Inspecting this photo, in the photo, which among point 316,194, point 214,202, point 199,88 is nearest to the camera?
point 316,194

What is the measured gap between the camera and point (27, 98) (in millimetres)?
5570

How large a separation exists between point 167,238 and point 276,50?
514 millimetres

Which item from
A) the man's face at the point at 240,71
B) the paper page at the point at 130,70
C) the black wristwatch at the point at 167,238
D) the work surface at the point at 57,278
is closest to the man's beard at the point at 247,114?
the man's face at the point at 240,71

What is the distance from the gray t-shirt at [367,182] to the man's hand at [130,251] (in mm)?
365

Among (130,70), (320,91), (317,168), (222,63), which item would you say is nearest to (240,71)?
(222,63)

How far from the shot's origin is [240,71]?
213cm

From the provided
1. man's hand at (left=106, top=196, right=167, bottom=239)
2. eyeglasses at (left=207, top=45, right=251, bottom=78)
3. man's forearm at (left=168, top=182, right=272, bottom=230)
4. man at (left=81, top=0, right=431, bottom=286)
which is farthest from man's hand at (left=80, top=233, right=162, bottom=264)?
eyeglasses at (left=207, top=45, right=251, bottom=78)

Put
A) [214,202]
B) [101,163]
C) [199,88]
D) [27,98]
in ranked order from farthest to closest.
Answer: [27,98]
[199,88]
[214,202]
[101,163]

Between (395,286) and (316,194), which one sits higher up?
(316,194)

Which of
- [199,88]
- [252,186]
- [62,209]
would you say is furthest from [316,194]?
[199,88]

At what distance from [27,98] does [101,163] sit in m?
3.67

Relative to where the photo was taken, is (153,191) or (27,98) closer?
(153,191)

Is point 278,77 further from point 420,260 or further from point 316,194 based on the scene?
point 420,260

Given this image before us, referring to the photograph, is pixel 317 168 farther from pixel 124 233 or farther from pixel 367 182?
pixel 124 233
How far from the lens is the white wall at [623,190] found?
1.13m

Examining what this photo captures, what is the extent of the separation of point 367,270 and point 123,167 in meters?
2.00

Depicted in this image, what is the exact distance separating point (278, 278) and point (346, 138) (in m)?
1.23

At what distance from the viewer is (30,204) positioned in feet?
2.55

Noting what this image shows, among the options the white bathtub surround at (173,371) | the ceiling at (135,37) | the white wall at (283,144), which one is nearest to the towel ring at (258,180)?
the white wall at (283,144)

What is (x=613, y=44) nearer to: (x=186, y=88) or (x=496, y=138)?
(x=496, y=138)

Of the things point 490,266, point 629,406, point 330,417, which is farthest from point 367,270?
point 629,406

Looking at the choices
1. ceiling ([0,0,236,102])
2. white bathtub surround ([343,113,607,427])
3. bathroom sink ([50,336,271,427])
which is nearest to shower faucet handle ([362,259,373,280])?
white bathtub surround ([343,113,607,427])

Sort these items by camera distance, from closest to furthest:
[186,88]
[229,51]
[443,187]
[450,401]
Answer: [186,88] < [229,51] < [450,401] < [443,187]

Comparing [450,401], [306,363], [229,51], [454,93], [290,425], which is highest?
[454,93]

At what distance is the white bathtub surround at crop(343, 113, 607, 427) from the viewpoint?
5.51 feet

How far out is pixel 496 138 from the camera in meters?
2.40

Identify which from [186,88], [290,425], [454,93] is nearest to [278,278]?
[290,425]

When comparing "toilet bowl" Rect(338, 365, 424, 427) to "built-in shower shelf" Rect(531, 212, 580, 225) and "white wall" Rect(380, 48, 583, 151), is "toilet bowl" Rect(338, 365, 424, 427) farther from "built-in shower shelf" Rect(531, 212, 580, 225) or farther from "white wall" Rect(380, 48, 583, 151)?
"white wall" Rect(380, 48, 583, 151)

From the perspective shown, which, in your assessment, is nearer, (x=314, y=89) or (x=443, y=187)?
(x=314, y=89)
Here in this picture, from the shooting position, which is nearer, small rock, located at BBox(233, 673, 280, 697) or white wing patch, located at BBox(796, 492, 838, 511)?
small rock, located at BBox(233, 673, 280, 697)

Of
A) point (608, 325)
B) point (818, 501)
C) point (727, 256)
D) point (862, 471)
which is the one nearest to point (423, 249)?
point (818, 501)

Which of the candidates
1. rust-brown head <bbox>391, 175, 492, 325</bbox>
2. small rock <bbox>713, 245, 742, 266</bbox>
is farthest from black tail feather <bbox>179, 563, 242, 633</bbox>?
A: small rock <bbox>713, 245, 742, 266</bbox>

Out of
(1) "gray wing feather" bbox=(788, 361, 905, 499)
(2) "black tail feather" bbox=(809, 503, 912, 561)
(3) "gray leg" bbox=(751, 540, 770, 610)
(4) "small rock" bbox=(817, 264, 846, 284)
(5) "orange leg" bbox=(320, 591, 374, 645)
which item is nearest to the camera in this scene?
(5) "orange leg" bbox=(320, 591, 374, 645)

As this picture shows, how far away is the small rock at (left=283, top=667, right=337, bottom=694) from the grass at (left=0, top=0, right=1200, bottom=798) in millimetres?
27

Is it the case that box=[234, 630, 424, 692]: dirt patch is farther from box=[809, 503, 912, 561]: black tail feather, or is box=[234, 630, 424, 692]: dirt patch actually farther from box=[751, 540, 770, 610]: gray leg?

- - -

Exercise prompt - Update all of the records above so that every "black wristwatch" reads "black watch", and leave everything else as it is.

Exercise solution -
Inspecting this photo, in the photo, which among point 316,194, point 214,202, point 199,88 is nearest to the camera?
point 316,194

What is the measured gap between the camera and point (27, 98) (in millimetres)?
5570

How large a separation exists between point 167,238 and point 276,50?
514 millimetres

Which item from
A) the man's face at the point at 240,71
B) the paper page at the point at 130,70
C) the black watch at the point at 167,238
D) the work surface at the point at 57,278
is closest to the man's beard at the point at 247,114?
the man's face at the point at 240,71

What is the distance from the gray t-shirt at [367,182] to the man's hand at [130,251] (in mm)?
365

Among (130,70), (320,91), (317,168), (222,63), which item would you say is nearest to (240,71)?
(222,63)

How far from the shot's origin is [240,71]?
213cm

From the provided
1. man's hand at (left=106, top=196, right=167, bottom=239)
2. eyeglasses at (left=207, top=45, right=251, bottom=78)
3. man's forearm at (left=168, top=182, right=272, bottom=230)
4. man at (left=81, top=0, right=431, bottom=286)
which is farthest from man's hand at (left=80, top=233, right=162, bottom=264)?
eyeglasses at (left=207, top=45, right=251, bottom=78)

Put
A) [214,202]
B) [101,163]
C) [199,88]
D) [27,98]
in ranked order from farthest to closest.
Answer: [27,98]
[199,88]
[214,202]
[101,163]

Between (395,286) and (316,194), which one sits higher up?
(316,194)

Which of
- [199,88]
- [252,186]
- [62,209]
would you say is furthest from [316,194]?
[199,88]

At what distance from [27,98] does [101,163] sit in m?
3.67

Relative to where the photo was taken, is (153,191) or (27,98) closer?
(153,191)

Is point 278,77 further from point 420,260 or further from point 316,194 based on the scene?
point 420,260

Given this image before us, referring to the photograph, is pixel 317 168 farther from pixel 124 233 or farther from pixel 367 182?
pixel 124 233
How far from the lens is the white wall at [623,190] found?
1.13m

Examining what this photo captures, what is the extent of the separation of point 367,270 and point 123,167 in meters?
2.00

Depicted in this image, what is the exact distance separating point (278, 278) and point (346, 138) (in m)?
1.23

At what distance from the viewer is (30,204) positioned in feet?
2.55

Noting what this image shows, among the options the white bathtub surround at (173,371) | the ceiling at (135,37) | the white wall at (283,144), which one is nearest to the towel ring at (258,180)?
the white wall at (283,144)

What is (x=613, y=44) nearer to: (x=186, y=88) or (x=496, y=138)?
(x=496, y=138)

Of the things point 490,266, point 629,406, point 330,417, which is farthest from point 367,270?
point 629,406

Looking at the choices
1. ceiling ([0,0,236,102])
2. white bathtub surround ([343,113,607,427])
3. bathroom sink ([50,336,271,427])
which is nearest to shower faucet handle ([362,259,373,280])?
white bathtub surround ([343,113,607,427])

Sort these items by camera distance, from closest to furthest:
[186,88]
[229,51]
[443,187]
[450,401]
Answer: [186,88] < [229,51] < [450,401] < [443,187]

Comparing [450,401], [306,363], [229,51], [454,93], [290,425], which is highest?
[454,93]

At what distance is the white bathtub surround at crop(343, 113, 607, 427) from the viewpoint?
5.51 feet

How far out is pixel 496 138 from the camera in meters?
2.40

Identify which from [186,88], [290,425], [454,93] is nearest to [278,278]?
[290,425]

When comparing "toilet bowl" Rect(338, 365, 424, 427) to "built-in shower shelf" Rect(531, 212, 580, 225) and "white wall" Rect(380, 48, 583, 151), is "toilet bowl" Rect(338, 365, 424, 427) farther from "built-in shower shelf" Rect(531, 212, 580, 225) or farther from "white wall" Rect(380, 48, 583, 151)?
"white wall" Rect(380, 48, 583, 151)

From the perspective shown, which, in your assessment, is nearer, (x=314, y=89) or (x=443, y=187)?
(x=314, y=89)
Here in this picture, from the shooting position, which is nearer, small rock, located at BBox(233, 673, 280, 697) or white wing patch, located at BBox(796, 492, 838, 511)?
small rock, located at BBox(233, 673, 280, 697)

Of
A) point (608, 325)
B) point (818, 501)
C) point (727, 256)
D) point (862, 471)
which is the one nearest to point (423, 249)?
point (818, 501)

Which of the candidates
1. rust-brown head <bbox>391, 175, 492, 325</bbox>
2. small rock <bbox>713, 245, 742, 266</bbox>
is farthest from black tail feather <bbox>179, 563, 242, 633</bbox>?
A: small rock <bbox>713, 245, 742, 266</bbox>

Out of
(1) "gray wing feather" bbox=(788, 361, 905, 499)
(2) "black tail feather" bbox=(809, 503, 912, 561)
(3) "gray leg" bbox=(751, 540, 770, 610)
(4) "small rock" bbox=(817, 264, 846, 284)
(5) "orange leg" bbox=(320, 591, 374, 645)
which item is nearest to the camera in this scene?
(5) "orange leg" bbox=(320, 591, 374, 645)

As this picture shows, how far away is the small rock at (left=283, top=667, right=337, bottom=694) from the grass at (left=0, top=0, right=1200, bottom=798) in millimetres?
27

Is it the case that box=[234, 630, 424, 692]: dirt patch is farther from box=[809, 503, 912, 561]: black tail feather, or is box=[234, 630, 424, 692]: dirt patch actually farther from box=[751, 540, 770, 610]: gray leg?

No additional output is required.